GIVEN PASSAGE below:

These gaps reflect an overemphasis on preventing abuse of power, and focusing on “delivery” rather than results, leading to a “pseudo-accountability” trap. They also reveal settings that are out of sync with the intent of other public sector reforms to the Public Service Act 2020 and Public Finance Act 1989, particularly those around the provision of more modern, connected, citizen-focused public services. This is limiting the effective operation of those reforms.
...to support locally led, whānau-centred and centrally enabled approaches
Locally led, whānau-centred and centrally enabled approaches can provide more effective and responsive assistance to individuals, families, and whānau experiencing persistent disadvantage. However, Aotearoa New Zealand’s public accountability and funding settings do not yet adequately enable and support more trust-based and devolved ways of providing public services, or the relational commissioning approaches committed to in the Social Sector Commissioning Action Plan. Moreover, the approaches that do exist are typically under-resourced and struggle to meet the level of need and aspirations within communities.
To resolve this, policy work is needed to redesign accountability settings so the pursuit of ensuring appropriate use of public funds do not excessively constrain the cross-cutting nature of locally led, whānau-centred approaches. Likewise, contracting, monitoring, evaluation and learning approaches need to be more proportionate to the quantum of funding and risk involved.

End of GIVEN PASSAGE.

__TASK REQUIREMENTS__.
[a] In the passage on accountability settings, transcribe the portion that begins at the words "To resolve this, policy" and stops after the words "and risk involved.".
[b] Answer these questions from the passage on accountability settings:
(i) Which two Acts does the passage name as the subject of other public sector reforms?
(ii) Which plan contains the commitment to relational commissioning approaches?
(iii) To what should contracting, monitoring, evaluation and learning approaches be more proportionate?
[c] Write the next part of the passage on accountability settings, continuing from its final sentence.

RAW DATA below:

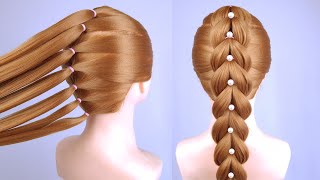 Ponytail Hairstyle For Long Hair  Trendy Hairstyle For Teenagers  Easy And Simple Hairstyle [upl. by Netsirc]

End of RAW DATA.

__SOLVED TASKS__.
[a]
To resolve this, policy work is needed to redesign accountability settings so the pursuit of ensuring appropriate use of public funds do not excessively constrain the cross-cutting nature of locally led, whānau-centred approaches. Likewise, contracting, monitoring, evaluation and learning approaches need to be more proportionate to the quantum of funding and risk involved.

[b]
(i) The Public Service Act 2020 and the Public Finance Act 1989.
(ii) The Social Sector Commissioning Action Plan.
(iii) The quantum of funding and risk involved.

[c]
The inquiry acknowledges the range of existing whānau-centred approaches to improving wellbeing and devolving direction setting and decision making to local communities. However, efforts across government are piecemeal, not fully coordinated and lack long-term funding arrangements,
which limits their potential effectiveness. Central government needs to take a stronger role to build enduring support (including funding pathways) for these initiatives. A whole-of-government approach to policy work in this space is needed, and roles and responsibilities need to be clearer.
Building a learning system
The inquiry found a need for a step-change in how the Aotearoa New Zealand public sector uses evidence and learns. To break the cycle of persistent disadvantage, the public management system needs to become a ‘learning system’, by:
- generating, synthesising and sharing what it is learning across the system (with policies and accountability mechanisms in place to ensure this happens and that what is being learned is acted on);
- including diverse views and perspectives to bring decision making closer to those experiencing persistent disadvantage, by engaging with people who are affected by government decisions, so they have input into shaping those decisions, as well as judging the impacts;
- supporting policymakers to take action now and in the future, to improve the lives of people experiencing persistent disadvantage; and
- taking an intergenerational lens, which includes ensuring the system-wide impacts of decisions over time are evaluated.